YOUR GOAL >>
Leave the pictures out. Return the rest of the listing below exactly.

<<<<

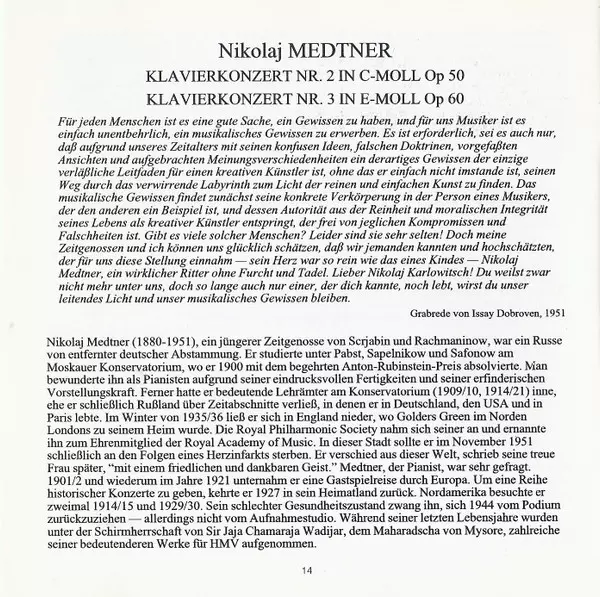 Nikolaj MEDTNER
KLAVIERKONZERT NR. 2 IN C-MOLL Op 50
KLAVIERKONZERT NR. 3 IN E-MOLL Op 60

Für jeden Menschen ist es eine gute Sache, ein Gewissen zu haben, und für uns Musiker ist es einfach unentbehrlich, ein musikalisches Gewissen zu erwerben. Es ist erforderlich, sei es auch nur, daß aufgrund unseres Zeitalters mit seinen konfusen Ideen, falschen Doktrinen, vorgefaßten Ansichten und aufgebrachten Meinungsverschiedenheiten ein derartiges Gewissen der einzige verläßliche Leitfaden für einen kreativen Künstler ist, ohne das er einfach nicht imstande ist, seinen Weg durch das verwirrende Labyrinth zum Licht der reinen und einfachen Kunst zu finden. Das musikalische Gewissen findet zunächst seine konkrete Verkörperung in der Person eines Musikers, der den anderen ein Beispiel ist, und dessen Autorität aus der Reinheit und moralischen Integrität seines Lebens als kreativer Künstler entspringt, der frei von jeglichen Kompromissen und Falschheiten ist. Gibt es viele solcher Menschen? Leider sind sie sehr selten! Doch meine Zeitgenossen und ich können uns glücklich schätzen, daß wir jemanden kannten und hochschätzten, der für uns diese Stellung einnahm — sein Herz war so rein wie das eines Kindes — Nikolaj Medtner, ein wirklicher Ritter ohne Furcht und Tadel. Lieber Nikolaj Karlowitsch! Du weilst zwar nicht mehr unter uns, doch so lange auch nur einer, der dich kannte, noch lebt, wirst du unser leitendes Licht und unser musikalisches Gewissen bleiben.

Grabrede von Issay Dobroven, 1951

Nikolaj Medtner (1880-1951), ein jüngerer Zeitgenosse von Scrjabin und Rachmaninow, war ein Russe von entfernter deutscher Abstammung. Er studierte unter Pabst, Sapelnikow und Safonow am Moskauer Konservatorium, wo er 1900 mit dem begehrten Anton-Rubinstein-Preis absolvierte. Man bewunderte ihn als Pianisten aufgrund seiner eindrucksvollen Fertigkeiten und seiner erfinderischen Vorstellungskraft. Ferner hatte er bedeutende Lehrämter am Konservatorium (1909/10, 1914/21) inne, ehe er schließlich Rußland über Zeitabschnitte verließ, in denen er in Deutschland, den USA und in Paris lebte. Im Winter von 1935/36 ließ er sich in England nieder, wo Golders Green im Norden Londons zu seinem Heim wurde. Die Royal Philharmonic Society nahm sich seiner an und ernannte ihn zum Ehrenmitglied der Royal Academy of Music. In dieser Stadt sollte er im November 1951 schließlich an den Folgen eines Herzinfarkts sterben. Er verschied aus dieser Welt, schrieb seine treue Frau später, "mit einem friedlichen und dankbaren Geist." Medtner, der Pianist, war sehr gefragt. 1901/2 und wiederum im Jahre 1921 unternahm er eine Gastspielreise durch Europa. Um eine Reihe historischer Konzerte zu geben, kehrte er 1927 in sein Heimatland zurück. Nordamerika besuchte er zweimal 1914/15 und 1929/30. Sein schlechter Gesundheitszustand zwang ihn, sich 1944 vom Podium zurückzuziehen — allerdings nicht vom Aufnahmestudio. Während seiner letzten Lebensjahre wurden unter der Schirmherrschaft von Sir Jaja Chamaraja Wadijar, dem Maharadscha von Mysore, zahlreiche seiner bedeutenderen Werke für HMV aufgenommen.

14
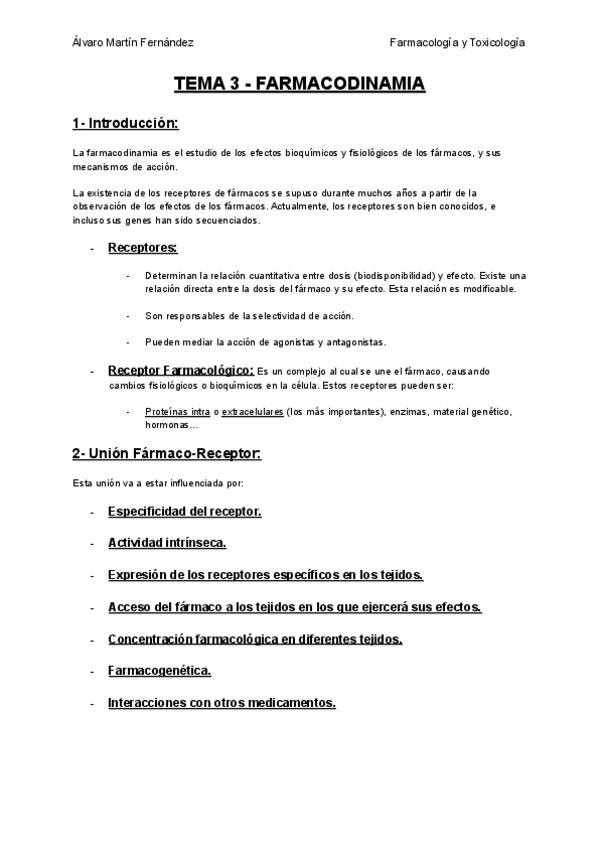 Álvaro Martín Fernández

Farmacología y Toxicología

TEMA 3 - FARMACODINAMIA

1- Introducción:

La farmacodinamia es el estudio de los efectos bioquímicos y fisiológicos de los fármacos, y sus mecanismos de acción.

La existencia de los receptores de fármacos se supuso durante muchos años a partir de la observación de los efectos de los fármacos. Actualmente, los receptores son bien conocidos, e incluso sus genes han sido secuenciados.

- Receptores:

- Determinan la relación cuantitativa entre dosis (biodisponibilidad) y efecto. Existe una relación directa entre la dosis del fármaco y su efecto. Esta relación es modificable.

- Son responsables de la selectividad de acción.

- Pueden mediar la acción de agonistas y antagonistas.

- Receptor Farmacológico: Es un complejo al cual se une el fármaco, causando cambios fisiológicos o bioquímicos en la célula. Estos receptores pueden ser:

- Proteínas intra o extracelulares (los más importantes), enzimas, material genético, hormonas…

2- Unión Fármaco-Receptor:

Esta unión va a estar influenciada por:

- Especificidad del receptor.

- Actividad intrínseca.

- Expresión de los receptores específicos en los tejidos.

- Acceso del fármaco a los tejidos en los que ejercerá sus efectos.

- Concentración farmacológica en diferentes tejidos.

- Farmacogenética.

- Interacciones con otros medicamentos.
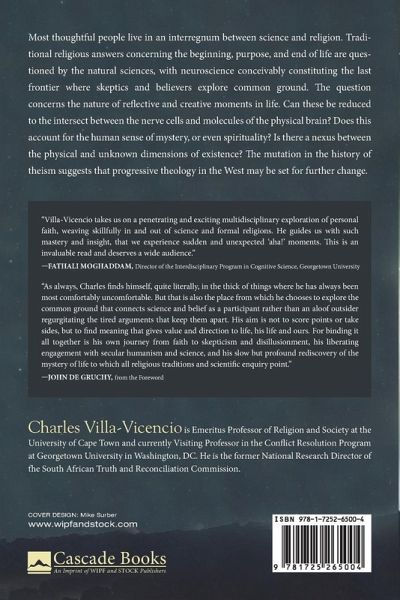 Most thoughtful people live in an interregnum between science and religion. Traditional religious answers concerning the beginning, purpose, and end of life are questioned by the natural sciences, with neuroscience conceivably constituting the last frontier where skeptics and believers explore common ground. The question concerns the nature of reflective and creative moments in life. Can these be reduced to the intersect between the nerve cells and molecules of the physical brain? Does this account for the human sense of mystery, or even spirituality? Is there a nexus between the physical and unknown dimensions of existence? The mutation in the history of theism suggests that progressive theology in the West may be set for further change.

"Villa-Vicencio takes us on a penetrating and exciting multidisciplinary exploration of personal faith, weaving skillfully in and out of science and formal religions. He guides us with such mastery and insight, that we experience sudden and unexpected 'aha!' moments. This is an invaluable read and deserves a wide audience."
—FATHALI MOGHADDAM, Director of the Interdisciplinary Program in Cognitive Science, Georgetown University

"As always, Charles finds himself, quite literally, in the thick of things where he has always been most comfortably uncomfortable. But that is also the place from which he chooses to explore the common ground that connects science and belief as a participant rather than an aloof outsider regurgitating the tired arguments that keep them apart. His aim is not to score points or take sides, but to find meaning that gives value and direction to life, his life and ours. For binding it all together is his own journey from faith to skepticism and disillusionment, his liberating engagement with secular humanism and science, and his slow but profound rediscovery of the mystery of life to which all religious traditions and scientific enquiry point."
—JOHN DE GRUCHY, from the Foreword

Charles Villa-Vicencio is Emeritus Professor of Religion and Society at the University of Cape Town and currently Visiting Professor in the Conflict Resolution Program at Georgetown University in Washington, DC. He is the former National Research Director of the South African Truth and Reconciliation Commission.

COVER DESIGN: Mike Surber
www.wipfandstock.com

Cascade Books
An Imprint of WIPF and STOCK Publishers

ISBN 978-1-7252-6500-4

9 781725 265004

>>>>

ANSWER SPACE >>
 Nikolaj MEDTNER
KLAVIERKONZERT NR. 2 IN C-MOLL Op 50
KLAVIERKONZERT NR. 3 IN E-MOLL Op 60

Für jeden Menschen ist es eine gute Sache, ein Gewissen zu haben, und für uns Musiker ist es einfach unentbehrlich, ein musikalisches Gewissen zu erwerben. Es ist erforderlich, sei es auch nur, daß aufgrund unseres Zeitalters mit seinen konfusen Ideen, falschen Doktrinen, vorgefaßten Ansichten und aufgebrachten Meinungsverschiedenheiten ein derartiges Gewissen der einzige verläßliche Leitfaden für einen kreativen Künstler ist, ohne das er einfach nicht imstande ist, seinen Weg durch das verwirrende Labyrinth zum Licht der reinen und einfachen Kunst zu finden. Das musikalische Gewissen findet zunächst seine konkrete Verkörperung in der Person eines Musikers, der den anderen ein Beispiel ist, und dessen Autorität aus der Reinheit und moralischen Integrität seines Lebens als kreativer Künstler entspringt, der frei von jeglichen Kompromissen und Falschheiten ist. Gibt es viele solcher Menschen? Leider sind sie sehr selten! Doch meine Zeitgenossen und ich können uns glücklich schätzen, daß wir jemanden kannten und hochschätzten, der für uns diese Stellung einnahm — sein Herz war so rein wie das eines Kindes — Nikolaj Medtner, ein wirklicher Ritter ohne Furcht und Tadel. Lieber Nikolaj Karlowitsch! Du weilst zwar nicht mehr unter uns, doch so lange auch nur einer, der dich kannte, noch lebt, wirst du unser leitendes Licht und unser musikalisches Gewissen bleiben.

Grabrede von Issay Dobroven, 1951

Nikolaj Medtner (1880-1951), ein jüngerer Zeitgenosse von Scrjabin und Rachmaninow, war ein Russe von entfernter deutscher Abstammung. Er studierte unter Pabst, Sapelnikow und Safonow am Moskauer Konservatorium, wo er 1900 mit dem begehrten Anton-Rubinstein-Preis absolvierte. Man bewunderte ihn als Pianisten aufgrund seiner eindrucksvollen Fertigkeiten und seiner erfinderischen Vorstellungskraft. Ferner hatte er bedeutende Lehrämter am Konservatorium (1909/10, 1914/21) inne, ehe er schließlich Rußland über Zeitabschnitte verließ, in denen er in Deutschland, den USA und in Paris lebte. Im Winter von 1935/36 ließ er sich in England nieder, wo Golders Green im Norden Londons zu seinem Heim wurde. Die Royal Philharmonic Society nahm sich seiner an und ernannte ihn zum Ehrenmitglied der Royal Academy of Music. In dieser Stadt sollte er im November 1951 schließlich an den Folgen eines Herzinfarkts sterben. Er verschied aus dieser Welt, schrieb seine treue Frau später, "mit einem friedlichen und dankbaren Geist." Medtner, der Pianist, war sehr gefragt. 1901/2 und wiederum im Jahre 1921 unternahm er eine Gastspielreise durch Europa. Um eine Reihe historischer Konzerte zu geben, kehrte er 1927 in sein Heimatland zurück. Nordamerika besuchte er zweimal 1914/15 und 1929/30. Sein schlechter Gesundheitszustand zwang ihn, sich 1944 vom Podium zurückzuziehen — allerdings nicht vom Aufnahmestudio. Während seiner letzten Lebensjahre wurden unter der Schirmherrschaft von Sir Jaja Chamaraja Wadijar, dem Maharadscha von Mysore, zahlreiche seiner bedeutenderen Werke für HMV aufgenommen.

14
 Álvaro Martín Fernández

Farmacología y Toxicología

TEMA 3 - FARMACODINAMIA

1- Introducción:

La farmacodinamia es el estudio de los efectos bioquímicos y fisiológicos de los fármacos, y sus mecanismos de acción.

La existencia de los receptores de fármacos se supuso durante muchos años a partir de la observación de los efectos de los fármacos. Actualmente, los receptores son bien conocidos, e incluso sus genes han sido secuenciados.

- Receptores:

- Determinan la relación cuantitativa entre dosis (biodisponibilidad) y efecto. Existe una relación directa entre la dosis del fármaco y su efecto. Esta relación es modificable.

- Son responsables de la selectividad de acción.

- Pueden mediar la acción de agonistas y antagonistas.

- Receptor Farmacológico: Es un complejo al cual se une el fármaco, causando cambios fisiológicos o bioquímicos en la célula. Estos receptores pueden ser:

- Proteínas intra o extracelulares (los más importantes), enzimas, material genético, hormonas…

2- Unión Fármaco-Receptor:

Esta unión va a estar influenciada por:

- Especificidad del receptor.

- Actividad intrínseca.

- Expresión de los receptores específicos en los tejidos.

- Acceso del fármaco a los tejidos en los que ejercerá sus efectos.

- Concentración farmacológica en diferentes tejidos.

- Farmacogenética.

- Interacciones con otros medicamentos.
 Most thoughtful people live in an interregnum between science and religion. Traditional religious answers concerning the beginning, purpose, and end of life are questioned by the natural sciences, with neuroscience conceivably constituting the last frontier where skeptics and believers explore common ground. The question concerns the nature of reflective and creative moments in life. Can these be reduced to the intersect between the nerve cells and molecules of the physical brain? Does this account for the human sense of mystery, or even spirituality? Is there a nexus between the physical and unknown dimensions of existence? The mutation in the history of theism suggests that progressive theology in the West may be set for further change.

"Villa-Vicencio takes us on a penetrating and exciting multidisciplinary exploration of personal faith, weaving skillfully in and out of science and formal religions. He guides us with such mastery and insight, that we experience sudden and unexpected 'aha!' moments. This is an invaluable read and deserves a wide audience."
—FATHALI MOGHADDAM, Director of the Interdisciplinary Program in Cognitive Science, Georgetown University

"As always, Charles finds himself, quite literally, in the thick of things where he has always been most comfortably uncomfortable. But that is also the place from which he chooses to explore the common ground that connects science and belief as a participant rather than an aloof outsider regurgitating the tired arguments that keep them apart. His aim is not to score points or take sides, but to find meaning that gives value and direction to life, his life and ours. For binding it all together is his own journey from faith to skepticism and disillusionment, his liberating engagement with secular humanism and science, and his slow but profound rediscovery of the mystery of life to which all religious traditions and scientific enquiry point."
—JOHN DE GRUCHY, from the Foreword

Charles Villa-Vicencio is Emeritus Professor of Religion and Society at the University of Cape Town and currently Visiting Professor in the Conflict Resolution Program at Georgetown University in Washington, DC. He is the former National Research Director of the South African Truth and Reconciliation Commission.

COVER DESIGN: Mike Surber
www.wipfandstock.com

Cascade Books
An Imprint of WIPF and STOCK Publishers

ISBN 978-1-7252-6500-4

9 781725 265004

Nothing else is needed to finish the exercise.